■ **What is expected**
Change "the mother" to "the laboring woman" in the text on long labor, and write out everything from "Spinning Babies is" down to "how to push.".

■ **Text excerpt**
-- Opening Marker --
Is the baby known to be posterior? When labor is long due to the baby coming INTO the pelvis in the posterior position, we want to know if the baby will continue to fit in the posterior position or be able to rotate. We don't usually get to know this, so we can have an educated guess. If labor is moving along readily, we can assume it will continue to do so. If labor is slow, we can hope the baby fits. We can choose to be patient or we can try to rotate the baby.

Spinning Babies is the active side of patience.


Pushing Stage is Long

First of all, if the cervix is fully dilated and the mother doesn't have an urge to push, suggest a Rest Smart position and let her sleep!  When she wakes, feed her!

Emotional support during second stage can help a woman trust the downward pressure sensations and reduce resistance to letting the baby descend and come past the rectum and onto the perineum. These can be overwhelming sensations and reassurance and a practical attitude are helpful.


Let the urge come on and teach the mother through natural body sensations when and how to push.

If necessary, change positions to encourage the urge and the opening of the pelvis. Gravity works.
-- Closing Marker --
■ **Provided material**
-- Opening Marker --
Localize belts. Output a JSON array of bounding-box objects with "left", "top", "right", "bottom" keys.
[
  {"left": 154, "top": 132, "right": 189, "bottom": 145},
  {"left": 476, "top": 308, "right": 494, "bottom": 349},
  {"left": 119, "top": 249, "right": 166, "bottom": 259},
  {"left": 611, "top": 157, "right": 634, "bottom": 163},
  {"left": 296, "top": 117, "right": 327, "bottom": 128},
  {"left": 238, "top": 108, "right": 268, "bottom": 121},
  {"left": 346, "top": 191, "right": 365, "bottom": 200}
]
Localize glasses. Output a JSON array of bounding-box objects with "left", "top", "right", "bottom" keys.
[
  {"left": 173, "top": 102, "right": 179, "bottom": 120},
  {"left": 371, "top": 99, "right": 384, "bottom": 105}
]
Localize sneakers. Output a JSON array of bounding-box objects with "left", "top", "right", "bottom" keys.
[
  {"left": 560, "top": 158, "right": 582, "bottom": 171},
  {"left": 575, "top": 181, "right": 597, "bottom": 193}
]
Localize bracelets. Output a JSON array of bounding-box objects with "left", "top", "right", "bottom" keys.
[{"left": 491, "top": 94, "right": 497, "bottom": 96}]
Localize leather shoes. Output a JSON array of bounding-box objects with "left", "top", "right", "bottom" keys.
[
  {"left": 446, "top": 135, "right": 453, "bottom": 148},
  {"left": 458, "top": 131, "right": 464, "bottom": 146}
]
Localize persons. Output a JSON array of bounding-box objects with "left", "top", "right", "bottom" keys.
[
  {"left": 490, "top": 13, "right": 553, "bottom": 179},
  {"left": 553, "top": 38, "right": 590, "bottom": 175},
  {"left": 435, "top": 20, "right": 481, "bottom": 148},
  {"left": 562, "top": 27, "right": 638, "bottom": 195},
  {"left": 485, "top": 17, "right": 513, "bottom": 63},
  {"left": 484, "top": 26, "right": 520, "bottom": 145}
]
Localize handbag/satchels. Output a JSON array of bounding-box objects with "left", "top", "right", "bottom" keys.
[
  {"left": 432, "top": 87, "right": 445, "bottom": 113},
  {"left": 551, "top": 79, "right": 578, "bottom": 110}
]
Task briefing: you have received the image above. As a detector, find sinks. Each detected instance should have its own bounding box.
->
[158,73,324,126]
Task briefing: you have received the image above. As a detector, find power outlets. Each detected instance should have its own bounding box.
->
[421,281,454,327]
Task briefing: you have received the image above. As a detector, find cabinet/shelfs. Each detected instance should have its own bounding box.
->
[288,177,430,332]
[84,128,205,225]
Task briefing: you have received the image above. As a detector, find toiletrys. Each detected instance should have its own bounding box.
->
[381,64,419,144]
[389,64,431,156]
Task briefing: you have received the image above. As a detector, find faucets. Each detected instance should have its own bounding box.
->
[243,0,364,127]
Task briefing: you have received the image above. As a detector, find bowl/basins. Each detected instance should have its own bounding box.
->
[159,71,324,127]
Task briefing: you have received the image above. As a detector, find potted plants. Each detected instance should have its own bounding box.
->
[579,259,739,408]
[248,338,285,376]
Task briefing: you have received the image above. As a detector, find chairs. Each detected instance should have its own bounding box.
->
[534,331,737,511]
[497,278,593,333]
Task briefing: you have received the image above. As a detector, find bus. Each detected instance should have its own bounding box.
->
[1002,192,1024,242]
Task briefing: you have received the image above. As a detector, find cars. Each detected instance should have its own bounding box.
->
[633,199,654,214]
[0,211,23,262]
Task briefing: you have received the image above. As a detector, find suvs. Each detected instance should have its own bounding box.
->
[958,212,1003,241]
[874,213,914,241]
-- Closing Marker --
■ **Task output**
Spinning Babies is the active side of patience.


Pushing Stage is Long

First of all, if the cervix is fully dilated and the laboring woman doesn't have an urge to push, suggest a Rest Smart position and let her sleep!  When she wakes, feed her!

Emotional support during second stage can help a woman trust the downward pressure sensations and reduce resistance to letting the baby descend and come past the rectum and onto the perineum. These can be overwhelming sensations and reassurance and a practical attitude are helpful.


Let the urge come on and teach the laboring woman through natural body sensations when and how to push.